“I tell you friends there’s a song in every town,” Pat Green warbled in his hit “Songs About Texas.” It’s hard to argue with that, given the evidence.
Dallas, wrote Jimmie Dale Gilmore, “gives a beautiful light,” at least when seen from a DC 9 at night. Glen Campbell could hear Galveston’s “sea winds blowing” from the jungles of Vietnam. Bob Wills swung with “A Ding Dong Daddy from Dumas.” Yes, Dumas has a song.
This comes to mind as Gov. Greg Abbott and the Texas Legislature begin a special summer session to — among other ugly things — muddy up all that local color with renewed efforts to mute the voices of local residents.
The Republican-led Legislature will step up its efforts to pre-empt decisions of local voters on issues ranging from local taxes to tree protection, bathroom use, annexation and driving while texting. Next thing you know, they’ll order the removal of town names from water towers.
The political implications of this assault have received some notice, but too little attention has been paid to the cultural consequences, which could be heartbreaking.
Listen: Fort Worth is not like Houston, and the loyalists of both towns are glad for that fact. Laredo and Texarkana are as different as the distance between them suggests. Austin is weird, the locals brag, but El Paso earned its own time zone, called, poetically enough, Mountain Time. Central Time is so middle-of-the-road.
And while both San Antonio and Tyler gave us famous roses, the towns are as wonderfully unique as Earl Campbell and the melody deep within Bob Wills’ heart.
Many rural lawmakers – mostly Republicans, in fact – have recognized the threat to local life when it comes to issues like school vouchers. In many medium-sized and small towns, social life and culture revolve around public schools. These lawmakers won’t sacrifice their hometown culture — think “Friday Night Lights” — to the ideological whims of school privatizers.
A little sympathy for the cities from these rural legislators is called for. Every town and city has a culture of its own. Those unique cultures are reflected in and by the political decisions of local residents. Take away the latter and we’ll lose the former. Cities would become mere institutional vassals of the state, conditioned upon their loyalty and allegiance to state leaders.
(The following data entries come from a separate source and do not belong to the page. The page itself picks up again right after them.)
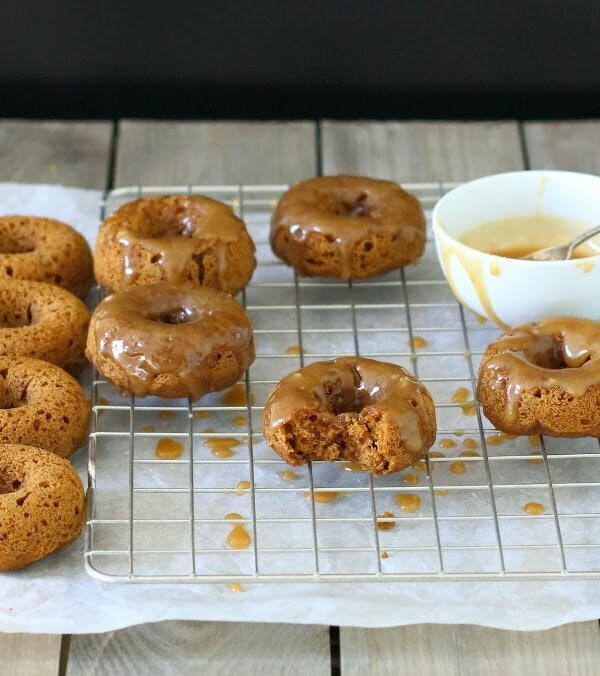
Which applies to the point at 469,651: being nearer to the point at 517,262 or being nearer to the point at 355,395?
the point at 355,395

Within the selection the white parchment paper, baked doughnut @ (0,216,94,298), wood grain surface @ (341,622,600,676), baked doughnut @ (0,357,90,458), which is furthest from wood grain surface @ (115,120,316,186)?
wood grain surface @ (341,622,600,676)

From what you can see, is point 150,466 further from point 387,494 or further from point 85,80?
point 85,80

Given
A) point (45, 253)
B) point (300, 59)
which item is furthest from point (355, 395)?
point (300, 59)

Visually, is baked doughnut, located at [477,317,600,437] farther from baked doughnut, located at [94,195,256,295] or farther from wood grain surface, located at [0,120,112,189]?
wood grain surface, located at [0,120,112,189]

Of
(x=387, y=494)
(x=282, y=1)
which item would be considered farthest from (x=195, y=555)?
(x=282, y=1)

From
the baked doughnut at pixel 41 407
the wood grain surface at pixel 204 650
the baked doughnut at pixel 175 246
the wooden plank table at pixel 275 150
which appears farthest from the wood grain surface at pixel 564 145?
the wood grain surface at pixel 204 650

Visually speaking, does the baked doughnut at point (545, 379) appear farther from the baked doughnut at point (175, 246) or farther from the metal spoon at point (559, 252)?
the baked doughnut at point (175, 246)

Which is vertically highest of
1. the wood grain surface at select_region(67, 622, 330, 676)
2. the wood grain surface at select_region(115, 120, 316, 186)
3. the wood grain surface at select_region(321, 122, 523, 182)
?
the wood grain surface at select_region(67, 622, 330, 676)
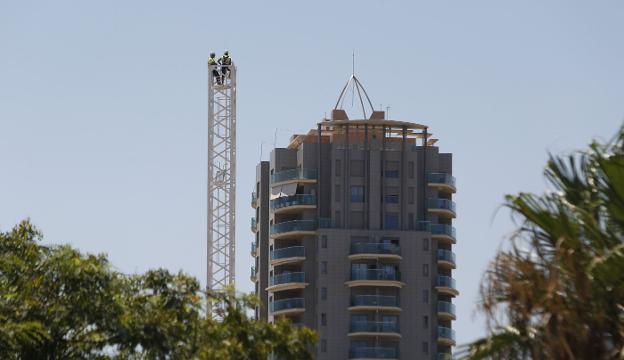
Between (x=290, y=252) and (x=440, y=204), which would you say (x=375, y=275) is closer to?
(x=290, y=252)

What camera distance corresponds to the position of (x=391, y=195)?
15962 cm

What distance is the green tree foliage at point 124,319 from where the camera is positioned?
142ft

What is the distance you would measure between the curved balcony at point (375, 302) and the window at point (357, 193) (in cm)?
855

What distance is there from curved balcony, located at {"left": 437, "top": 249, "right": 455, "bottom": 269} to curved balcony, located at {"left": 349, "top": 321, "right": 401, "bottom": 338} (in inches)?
342

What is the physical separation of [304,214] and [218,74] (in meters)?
26.8

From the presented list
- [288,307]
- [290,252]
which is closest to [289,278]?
[290,252]

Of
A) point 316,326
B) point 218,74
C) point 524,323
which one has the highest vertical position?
point 218,74

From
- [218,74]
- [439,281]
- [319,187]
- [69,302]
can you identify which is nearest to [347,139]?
[319,187]

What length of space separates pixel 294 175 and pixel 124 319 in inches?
4658

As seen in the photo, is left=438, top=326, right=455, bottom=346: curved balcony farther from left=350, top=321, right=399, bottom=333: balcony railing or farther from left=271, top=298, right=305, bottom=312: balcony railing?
left=271, top=298, right=305, bottom=312: balcony railing

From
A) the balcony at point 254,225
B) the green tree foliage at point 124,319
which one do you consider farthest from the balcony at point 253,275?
the green tree foliage at point 124,319

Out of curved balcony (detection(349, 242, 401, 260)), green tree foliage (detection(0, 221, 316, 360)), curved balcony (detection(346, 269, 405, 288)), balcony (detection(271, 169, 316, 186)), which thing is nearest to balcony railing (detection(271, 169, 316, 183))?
balcony (detection(271, 169, 316, 186))

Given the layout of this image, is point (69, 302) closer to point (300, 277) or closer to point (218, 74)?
point (300, 277)

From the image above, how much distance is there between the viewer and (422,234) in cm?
15925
As framed by Abbott, rural Republicans might think this is a defense of their cultures against urban cultures. It’s not. It’s the threatened erasure of local cultures — period.
Listen to the late Paul Weyrich, icon of the right and co-founder of the American Legislative Exchange Council (ALEC): “Small scale is critical to local life, to the ability of local people to control what happens where they live.”
That was then; this is now. “Thanks in part to ALEC’s promotion of the concept, [local] pre-emption has become the most powerful statehouse tactic of our time,” writes Slate’s Henry Grabar.
In our system of government, there are times when a higher level needs to intervene with a lower level. The historic move to end state-enforced racial segregation comes to mind. Texas leaders’ current usurpation of local decision-making isn’t based on such moral urgency.
Abbott, Lt. Gov. Dan Patrick and others are becoming the government equivalents of helicopter parents.
The Legislature will be up to other mischief this summer. School funding will probably be overlooked. Women will likely lose more rights over their bodies. Lawmakers will continue to only “study” the tragic increase in maternal mortality in Texas.
Many of the policies on Abbott’s session agenda are hateful, even dangerous. In this context, it might be easy to overlook the consequences of the assault on local culture.
The places and people and culture we love most in Texas are, you might say, locally grown. This is as true for a conservative in Perryton as it is for a liberal in Houston. Our state leaders should recognize that fact.